Sono nata e cresciuta in una casa di campagna nel Donegal. La mia infanzia è stata splendida, fatta di lunghe ore trascorse in giardino a suonare.
Ci hai detto di tuo padre e della passione per la musica che ha saputo instillarti... come descriveresti la tua famiglia?
La musica ha sempre avuto una grande rilevanza in casa nostra. Oltre ai miei genitori, ho un fratello e una sorella più piccoli. Mio fratello, in particolare, è un ottimo pianista blues.
Preferisci la dimensione dello studio di registrazione o le esibizioni dal vivo?

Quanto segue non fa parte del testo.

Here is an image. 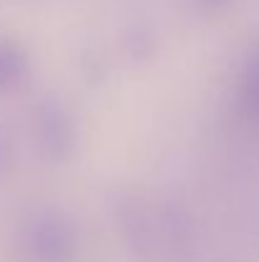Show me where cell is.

Posso dire che per questo mio album [I Kept These Old Blues ] ho sperimentato soltanto il sapore di un piccolo home studio. A New York, invece, ho avuto modo di apprezzare di recente le pareti di sale d’incisione professionali. In quanto al suonare dal vivo, è una delle mie più grandi passioni!
Hai qualche sogno nel cassetto che ti va di confidarci?
Avere una carriera di successo, pubblicare altri album, scrivere le mie canzoni e viaggiare in lungo e in largo per il mondo.
Farai un salto anche in Italia?
Riguardo all’Europa, sono stata un po’ di volte in Olanda e so che andrò in Spagna, ma l’Italia è senza dubbio in cima alla lista dei desideri.
Coltivi altri interessi, oltre alla musica, nel tempo libero?
In passato mi sono concentrata sullo sport, jiu-jitsu brasiliano e boxe, ma era prima di dedicarmi completamente alla chitarra.
Stai riuscendo a conciliare scuola e vita da chitarrista?
Al momento, ho interrotto l’attività scolastica. Voglio capire effettivamente dove mi porterà la musica nel corso di quest’anno.
Vista la tua giovane età, qual è il tuo rapporto con la tecnologia e i social?
Non sono mai stata interessata all’argomento, men che meno a tutto quel che concerne i social. Di recente mi sono giusto avvicinata a Instagram e Tik Tok per motivi legati alla promozione del mio lavoro e dei miei concerti.
I tuoi piani per l’imminente futuro?
Sono in procinto di partire per l’Australia per qualche data. Alla fine di marzo ci sarà la decima edizione della “Keeping The Blues Alive At Sea” organizzata da Joe Bonamassa a bordo di una nave da crociera ed io suonerò e navigherò con un sacco di artisti di importanti. Ecco, questi sono i miei principali pensieri. Almeno per il momento!